A PZFlex model, rich in detail and localized to small groups of elements, allows you to look inside a device and understand better what is happening to it as you experiment with different design parameters and configurations. The simulations you construct are excellent substitutes for physical models, which are kept to a minimum. With in-depth knowledge of how your device operates in multiple environments, you can optimize performance and pinpoint problems that may compromise production.
Real-world time-domain results
Researchers are often interested in frequency-domain results and PZFlex accommodates this need. PZFlex returns all initial results in the time domain—exactly as your lab oscilloscope does! Because the “real world” is time domain, you can compare PZFlex results to experimental results immediately, using your actual driving conditions as input. Coupled with Fourier techniques, a single time-domain PZFlex simulation will give you all the frequency-domain results you are interested in.

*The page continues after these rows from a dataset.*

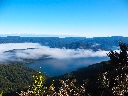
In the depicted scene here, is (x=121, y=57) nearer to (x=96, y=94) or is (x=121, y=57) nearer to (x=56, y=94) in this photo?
(x=96, y=94)

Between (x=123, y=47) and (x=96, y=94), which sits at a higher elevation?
(x=123, y=47)

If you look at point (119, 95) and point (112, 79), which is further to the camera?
point (112, 79)

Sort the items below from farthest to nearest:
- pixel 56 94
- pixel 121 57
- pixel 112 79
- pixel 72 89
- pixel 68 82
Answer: pixel 121 57 → pixel 112 79 → pixel 68 82 → pixel 72 89 → pixel 56 94

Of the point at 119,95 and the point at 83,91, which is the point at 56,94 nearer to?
the point at 83,91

To produce the same amount of information, a frequency-domain solver would have to run tens, hundreds, or even thousands of simulations. PZFlex exploits the substantial gains in speed and problem size obtained by integrating to steady state in the time domain and then uses the discrete Fourier transform to extract frequency information. This strategy is most advantageous in the mid- to high-frequency regime of medical ultrasound and broadband applications.